Pour la grande majorité des détenus, voter sera cependant très compliqué.
Pourquoi ? Pour une première raison : ils manquent d’informations. En effet, ils n’ont pas d’accès à Internet, ne peuvent donc ainsi s’informer concernant les règles relatives au vote ou le programme des partis ; ils n’ont pas de possibilité de participer à un débat ou à une rencontre avec un parti ou un candidat. Pour s’informer via la télévision, il faut avoir pu payer la location d’un poste, il faut aussi pouvoir choisir ses programmes alors que des codétenus font d’autres choix que l’intéressé.
Pour une deuxième raison : leur convocation électorale peut avoir été envoyée à leur domicile privé ou à défaut, au CPAS de leur dernière commune de résidence. Ces convocations doivent alors être transmises par courrier à la prison, qui les remettra aux personnes concernées.
Enfin pour une raison évidente : un détenu ne peut pas automatiquement sortir de prison pour se rendre au bureau de vote ! C’est seulement possible pour une minorité d’entre eux lorsqu’ils sont en congé pénitentiaire ou qu’ils ont obtenu une autorisation de sortie.
La seule solution pour qu’un détenu puisse exercer son droit de vote, c’est que quelqu’un d’autre vote pour lui. Cette autre personne utilisera alors une procuration, c’est-à-dire un document officiel précisant que ce détenu lui demande de voter à sa place. Mais c’est tout aussi compliqué : il faut obtenir le document adéquat puis trouver la personne à qui donner cette procuration. Ce doit être une personne à laquelle le prisonnier va faire confiance alors que, souvent, les détenus ont justement peu de liens avec l’extérieur. Il faut encore – la loi l’exige – que la personne recevant la procuration vive dans la même circonscription électorale que le détenu. Et enfin, celui-ci doit encore lui fournir, en sus de la procuration, une attestation de détention.

Un constat

Toutes ces difficultés expliquent le constat du Comité central de surveillance pénitentiaire et de la Ligue des droits humains : une majorité des détenus ayant le droit de vote ne l’utilisent pas. Le droit existe bel et bien mais les difficultés pour l’exercer sont telles qu’en réalité c’est un peu comme si ce droit n’existait pas ! Comme si en Belgique, ce droit n’était pas respecté.
Précision : le vote est obligatoire en Belgique mais les détenus qui ne votent pas ne risquent pas de sanctions.

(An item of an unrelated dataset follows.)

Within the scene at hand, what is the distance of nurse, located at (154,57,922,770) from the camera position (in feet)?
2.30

Le Code électoral estime qu’ils ont un empêchement légitime lié au peu de moyens mis en place pour leur permettre d’exercer ce droit.

Comment mieux faire ?

Dans un récent avis du 29 avril 2024 ‘relatif au droit de vote des personnes détenues’, le Conseil central de surveillance pénitentiaire(CCSP) souligne différentes possibilités qui pourraient améliorer la situation des détenus lors d’élections. Il informe par exemple des pratiques différentes dans d’autres pays européens :

  • en Allemagne, en Espagne et en France, le vote par correspondance est possible pour les détenus ;
  • aux Pays-Bas, la direction peut fournir des affiches et des dépliants expliquant comment voter ou comment obtenir une procuration ; après trois mois, les personnes détenues sont automatiquement inscrites à l’adresse de l’établissement ;
  • en Espagne, la direction de chaque établissement pénitentiaire informe les détenus sur les élections et les modalités de vote ;
  • en Pologne et en Croatie, des bureaux de votes sont obligatoirement installés dans les établissements pénitentiaires.

Suite à ses constats, la CCSP formule des recommandations au ministre de la justice (par exemple faciliter l’octroi de permissions de sortie ou de congés pénitentiaires), au Parlement et au ministre de l’intérieur (autre exemple : mettre en place le vote par correspondance), aux partis politiques (exemple : faire parvenir leur programme dans toutes les prisons).
Une population oubliée
Lors d’une émission à la RTBF, Manuel Lambert, conseiller juridique à la Ligue des droits humains fait le même constat que le Comité central de surveillance des prisons. Et conclut que « les détenus restent une population oubliée du monde politique ».